Espada quarrels with the Magistrate Judge's view of the briefing that Espada had made no showing that the essence of the arbitration provision was the requirement of arbitration itself rather than arbitration specifically in London under English law. Although Espada suggests that the Magistrate Judge ignored material evidence, the issued order belies such suggestion. Not only did the Magistrate Judge conduct a hearing on the motion, but she considered the briefing of the parties, the governing law, and the entirety of the case file in reaching her decision to deny the motion to stay. The Magistrate Judge's order reflects thorough consideration of the requested stay. That a court order may not specifically recite every argument, statement, or evidentiary submission is simply the practical effect of a court ruling on a pending motion. It is often impractical to expect an all-encompassing recitation of each material statement, argument, or submission.
Because Espada has not objected to the Magistrate Judge's finding that the arbitration agreement is unenforceable, that finding is not at issue. Espada's objections concern the Magistrate Judge's finding that the Court lacks authority to rewrite the international arbitration clause at issue and the application of NIOC on the facts of this case.
Based on her review of all the matters before her, the Magistrate Judge found that the contractual arbitration location was more than a minor consideration in the bargain for arbitration. While the relevant agreements included severability provisions and the parties agreed to arbitration rules that liberally allow for revision, the Court is confident that the Magistrate Judge considered all such matters when concluding that Espada had not shown the bargain's essence was to engage in arbitration. Notably, application of the LMAA arbitration rules to which the parties agreed to apply appears to support the Magistrate Judge's finding rather than detract from it. As was the case in NIOC, the importance of foreign law, a foreign location for arbitration, and application of foreign arbitration rules is self-evident from the language of the contractual agreements. And that importance belies Espada's stance that the foreign law and location for arbitration were minor considerations. In any event, the Court sees no clearly erroneous factual component of the Magistrate Judge's finding. Nor does it perceive any legal error or abuse of discretion in finding that Espada had not made the showing required by NIOC.

Stored data:
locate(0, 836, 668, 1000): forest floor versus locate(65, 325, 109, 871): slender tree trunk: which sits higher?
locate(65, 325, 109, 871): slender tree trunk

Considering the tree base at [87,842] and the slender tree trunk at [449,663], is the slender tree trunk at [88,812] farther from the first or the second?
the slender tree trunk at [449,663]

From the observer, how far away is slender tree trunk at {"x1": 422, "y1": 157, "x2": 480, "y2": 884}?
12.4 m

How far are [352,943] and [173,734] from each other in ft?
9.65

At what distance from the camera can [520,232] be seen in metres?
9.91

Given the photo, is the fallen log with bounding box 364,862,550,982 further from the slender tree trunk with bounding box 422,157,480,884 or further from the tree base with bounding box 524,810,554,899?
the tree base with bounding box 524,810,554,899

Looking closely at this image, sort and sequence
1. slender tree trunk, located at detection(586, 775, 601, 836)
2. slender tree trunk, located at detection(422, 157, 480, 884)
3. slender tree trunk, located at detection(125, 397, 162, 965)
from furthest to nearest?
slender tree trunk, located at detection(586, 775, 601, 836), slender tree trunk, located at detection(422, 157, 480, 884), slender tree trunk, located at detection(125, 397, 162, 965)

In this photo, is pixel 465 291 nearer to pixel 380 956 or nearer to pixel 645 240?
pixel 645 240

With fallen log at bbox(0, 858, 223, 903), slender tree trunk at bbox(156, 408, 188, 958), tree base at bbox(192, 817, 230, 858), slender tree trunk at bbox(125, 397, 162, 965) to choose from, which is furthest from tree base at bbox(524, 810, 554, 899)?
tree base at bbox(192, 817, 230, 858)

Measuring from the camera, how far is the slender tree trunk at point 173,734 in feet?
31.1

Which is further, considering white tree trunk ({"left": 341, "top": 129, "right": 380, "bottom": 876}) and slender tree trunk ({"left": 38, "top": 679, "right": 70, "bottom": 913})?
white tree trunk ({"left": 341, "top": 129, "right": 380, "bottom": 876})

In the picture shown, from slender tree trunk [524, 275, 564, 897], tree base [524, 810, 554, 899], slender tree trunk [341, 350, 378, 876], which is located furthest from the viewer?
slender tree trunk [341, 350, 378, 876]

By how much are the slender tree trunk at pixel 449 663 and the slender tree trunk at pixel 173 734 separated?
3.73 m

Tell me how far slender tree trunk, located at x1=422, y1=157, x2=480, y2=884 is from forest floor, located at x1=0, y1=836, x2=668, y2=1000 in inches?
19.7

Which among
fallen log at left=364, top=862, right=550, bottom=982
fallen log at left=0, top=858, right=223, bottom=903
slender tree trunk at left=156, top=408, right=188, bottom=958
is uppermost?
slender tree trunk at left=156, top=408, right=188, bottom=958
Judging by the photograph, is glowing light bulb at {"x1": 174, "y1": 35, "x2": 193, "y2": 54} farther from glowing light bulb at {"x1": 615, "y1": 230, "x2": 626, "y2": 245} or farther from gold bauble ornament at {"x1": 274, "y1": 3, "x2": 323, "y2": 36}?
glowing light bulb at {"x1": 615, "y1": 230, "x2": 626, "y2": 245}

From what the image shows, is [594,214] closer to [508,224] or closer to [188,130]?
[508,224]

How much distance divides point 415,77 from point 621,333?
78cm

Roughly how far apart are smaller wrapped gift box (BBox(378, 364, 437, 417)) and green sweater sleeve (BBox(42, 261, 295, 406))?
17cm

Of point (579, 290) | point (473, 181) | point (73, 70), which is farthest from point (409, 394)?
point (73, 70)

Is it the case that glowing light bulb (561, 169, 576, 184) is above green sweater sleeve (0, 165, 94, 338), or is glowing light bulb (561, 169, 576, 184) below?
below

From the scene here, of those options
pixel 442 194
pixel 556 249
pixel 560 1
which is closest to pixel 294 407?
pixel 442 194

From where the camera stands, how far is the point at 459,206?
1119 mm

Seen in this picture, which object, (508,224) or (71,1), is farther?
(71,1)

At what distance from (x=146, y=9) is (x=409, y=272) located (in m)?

> Written request:
Print the stretch of the court ruling above from "Because Espada has" through "of this case.", word for word.

> Exercise answer:
Because Espada has not objected to the Magistrate Judge's finding that the arbitration agreement is unenforceable, that finding is not at issue. Espada's objections concern the Magistrate Judge's finding that the Court lacks authority to rewrite the international arbitration clause at issue and the application of NIOC on the facts of this case.